373. Il faut noter que les îles et les îlots, s'ils appartiennent à l'État au moment de leur formation, n'en sont pas moins aliénables et prescriptibles, car ils font partie du domaine privé. Les particuliers peuvent donc en avoir acquis la propriété et dans ce cas, suivant la règle générale, profiter de l'alluvion qui s'y ajoute.

374. Enfin, si l'ìle au lieu de se former par des atterrissements dans le lit du cours d'eau, prend naissance par suite de la formation d'un bras nouveau, le terrain ainsi englobé dans le cours d'eau ne cesse point pour cela d'appartenir au même propriétaire, qu'il s'agisse d'un cours d'eau navigable, flottable

ou non.

375. 4° Changement de lit. Dans ce cas, le cours d'eau abandonne son ancien lit pour un nouveau.

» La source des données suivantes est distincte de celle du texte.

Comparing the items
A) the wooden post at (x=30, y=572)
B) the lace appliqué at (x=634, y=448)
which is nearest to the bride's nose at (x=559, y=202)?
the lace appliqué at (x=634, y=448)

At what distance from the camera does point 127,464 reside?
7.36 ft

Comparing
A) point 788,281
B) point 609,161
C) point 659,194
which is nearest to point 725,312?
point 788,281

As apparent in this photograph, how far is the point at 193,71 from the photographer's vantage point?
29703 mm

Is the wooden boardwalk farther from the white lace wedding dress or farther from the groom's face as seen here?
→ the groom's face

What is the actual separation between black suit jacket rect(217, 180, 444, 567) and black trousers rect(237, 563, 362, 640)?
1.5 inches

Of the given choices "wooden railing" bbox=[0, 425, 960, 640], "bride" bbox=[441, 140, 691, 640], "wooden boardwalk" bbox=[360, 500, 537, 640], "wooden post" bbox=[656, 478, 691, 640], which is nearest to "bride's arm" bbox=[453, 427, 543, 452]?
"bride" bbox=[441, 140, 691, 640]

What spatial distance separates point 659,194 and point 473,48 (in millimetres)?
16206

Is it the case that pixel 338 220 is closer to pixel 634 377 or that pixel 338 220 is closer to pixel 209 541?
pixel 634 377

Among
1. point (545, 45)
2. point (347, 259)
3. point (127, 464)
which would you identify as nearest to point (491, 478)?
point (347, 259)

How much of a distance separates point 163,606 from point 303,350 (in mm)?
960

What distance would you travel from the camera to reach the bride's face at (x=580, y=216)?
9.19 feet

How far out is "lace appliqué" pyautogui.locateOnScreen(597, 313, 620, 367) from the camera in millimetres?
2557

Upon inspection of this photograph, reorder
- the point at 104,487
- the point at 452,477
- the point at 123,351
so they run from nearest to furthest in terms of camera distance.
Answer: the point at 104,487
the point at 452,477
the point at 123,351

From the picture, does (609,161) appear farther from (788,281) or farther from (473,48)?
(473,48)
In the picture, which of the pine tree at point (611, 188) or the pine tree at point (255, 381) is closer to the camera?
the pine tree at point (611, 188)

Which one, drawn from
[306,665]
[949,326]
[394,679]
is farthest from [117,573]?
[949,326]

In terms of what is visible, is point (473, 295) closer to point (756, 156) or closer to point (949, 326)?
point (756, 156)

S'il s'agit d'un cours d'eau navigable ou flottable, et dans le cas où le changement de lit résulte des forces de la nature, le lit abandonné demeure la propriété de l'État, mais les riverains peuvent l'acquérir, chacun en droit soi, jusqu'à une ligne qu'on suppose tracée au milieu de la rivière, et pour le prix fixé par des experts nommés par le président du tribunal de la situation des lieux, à la requête du préfet du département. Ils doivent faire connaître dans un délai de trois mois, à dater de la notification qui leur est faite par le préfet, s'ils entendent acquérir le terrain. S'ils n'ont pas donné de réponse dans ces délais, le terrain est mis en adjudication et dans tous les cas, le prix provenant de la vente est distribué aux propriétaires des fonds occupés par le nouveau cours, à titre d'indemnité, dans la proportion de la valeur du terrain enlevé à chacun d'eux (C. civ., 563).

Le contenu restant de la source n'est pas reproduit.